General News of Friday, 26 April 2013

Source: GNA

Government commended for accepting to abolish death penalty

The Amnesty International Ghana (AIG) on Thursday commended government for accepting the Constitutional Review Commission’s (CRC) recommendation to abolish the death penalty in the revised constitution.

Mr Lawrence Amesu, Director of AIG, said this during the launch of Amnesty International’s death penalty 2012 report in Accra.

He however, urged government to take urgent action to implement the recommendation as the continuous retention of the death penalty clause in the constitution could be used "one day as it happened in The Gambia in August last year"

He said 27 people (all men) were sentenced to death in Ghana in 2012 even though the orders are yet to be carried out.

He said, per the report from the Ghana Prisons Service, the total number of people sentenced to death in Ghana as at December 2012 was 162 men and 4 women.

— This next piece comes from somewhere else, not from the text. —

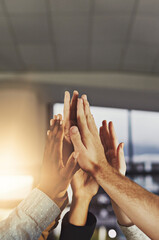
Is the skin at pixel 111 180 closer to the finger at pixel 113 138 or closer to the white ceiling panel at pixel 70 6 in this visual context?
the finger at pixel 113 138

He said in 2012, Amnesty International recorded state executions in 21 countries and the republic of China remained the leading culprit with over 1,000 confirmed executions in 2012 followed by Iran, Iraq, Saudi Arabia and USA.

“In Africa, there were 19 executions in Sudan, nine in Gambia, six in Somalia, five in South Sudan and two in Botswana”, he said.

He said the death penalty abolitionist countries rose to 97 in 2012 from 80 countries in 2003, an indication that the crusade for the abolishing of death penalty was gradually being achieved.

ACP Paul Awini, Director of Operations at the Ghana Police Service, on behalf of the inspector general of police noted that, the sanctity of life could not be toyed with and it was therefore important that the death penalty be abolished from Ghana’s constitution.

Mrs Patience Baffoe Bonnie, Head of Legal Department of the Ghana Prison Service, said the service operated within the law and would accordingly comply if the laws were changed concerning the death penalty.

She however challenged the AIG not to rely solely on abolishing the death penalty but also ensure that conditions at the various prisons were improved to enable inmates to enjoy their basic human rights.